In July 2020, Rishi Sunak, Chancellor of the Exchequer, highlighted the importance of the housing market in helping the UK’s economic bounce-back in the wake of COVID-19. Sunak reiterated that housing development is “one of the most important sectors for job creation”, with the construction sector adding £31 billion per year to the UK economy.

It’s easy to see why. After almost 18 months of economic downturns where most sectors faced losses, the continuing growth of the housing market is imperative – to ensure the all-important job creations and economic contributions are maintained. 

 

Helping to build much-needed housing amidst a chronic shortage

The positive economic impacts are not the only ones created when investing into property bonds and in turn supporting small and medium-sized housebuilders. 

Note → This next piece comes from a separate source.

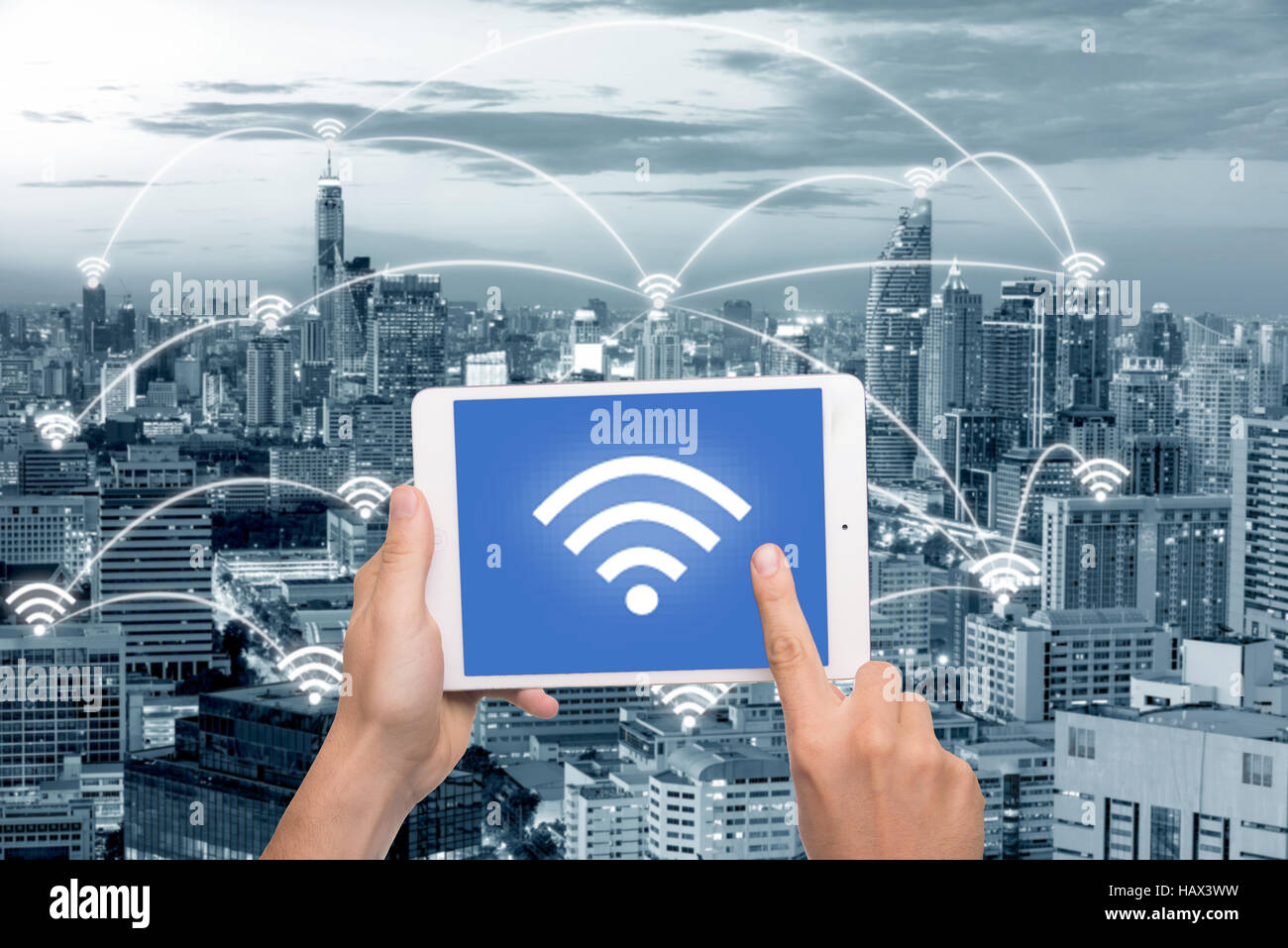 Hand holding tablet with wifi icon on city and network connection concept. Bangkok smart city and wireless communication - Stock Image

The UK is suffering from a much-publicised, ongoing housing crisis – and has been for several decades. There are not enough homes to cater for the backlog of existing need for suitable, affordable housing – and that is without considering the recent staggering surge in demand. 

And it’s widely known among experts and the Government alike that in order to tackle this crisis, SME housebuilders must be able to once again establish themselves in a market which they dwindled from in the aftermath of the 2008/09 financial crisis. 

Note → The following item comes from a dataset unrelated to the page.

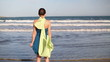 Woman in blue dress and sarong standing by the sea, slow motion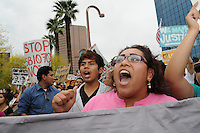 Phoenix, Arizona. April 25, 2012 - Leticia Ramirez (pink blouse), among other demonstrators, chant at the end of the march's route in front of the ICE building on Central Avenue. Ramirez is an undocumented mother of three children who are U.S. citizens. About 500 people protested the controversial law on the same day U.S. Supreme Court justices heard legal arguments on the Arizona vs. United States case. At the end of the march, six activists blocked Central Avenue by sitting in the middle of the street. They all were arrested by the Phoenix Police Department and taken to the Fourth Avenue County Jail. Photo by Eduardo Barraza © 2012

Once responsible for delivering circa 40% of new homes, that number has dropped closer to 12% in recent years, with the Government stating in The Planning White Paper that there is a need for regional housebuilders who are “looking to build a diverse range of types and tenure of housing, and those using innovative modern methods of construction”.

When investing into property bonds, experienced investors are helping to provide these SME housebuilders with the capital needed to build the right homes in the right places, at the right time. 

Furthermore,regional housebuilders often deliver mixed-tenure developments boasting homes for sale, to rent and initiatives such as rent-to-buy and shared ownership. Such approach can ensure developments cater to a wide variety of buyers, aiding in potentially making housing more affordable and accessible to more people – from growing families looking to move to their next home, through to young professionals looking to get on the property ladder for the first time.

 

Aiding in regenerating communities and making environmental impacts

In addition to supporting the delivery of more homes, investing into property via property bonds can help to ensure the homes are built in a manner that benefits both the environment and the surrounding communities. 

To help protect the UK’s renowned and beautiful countryside, building new homes on brownfield land – land that has previously been developed but is not in current use – is imperative. But often this land does not offer the size and scope that most national housebuilders look for. 

Regional housebuilders on the other hand typically deliver developments that are smaller and more bespoke, meaning they can make greater use of this land, turning it from an unused and often run-down space into an attractive, welcoming housing development which in turn regenerates communities.

 

Investing for impact with property bonds

Supporting local jobs and contributing to the UK’s post-Coronavrius economic bounce-back, helping SME housebuilders tackle the ongoing housing crisis, and aiding in the delivery of homes in a manner that is both environmentally friendly and has the potential to regenerate communities – the core, impact-driven benefits of investing in property bonds are clear. 

Paired with the potential to generate returns of between 4% and 8% and opportunities to invest in a tax-efficient manner through vehicles such as the Innovative Finance ISA (IFISA), it’s unsurprising that the popularity of property bonds as a method of investment into property is on the rise.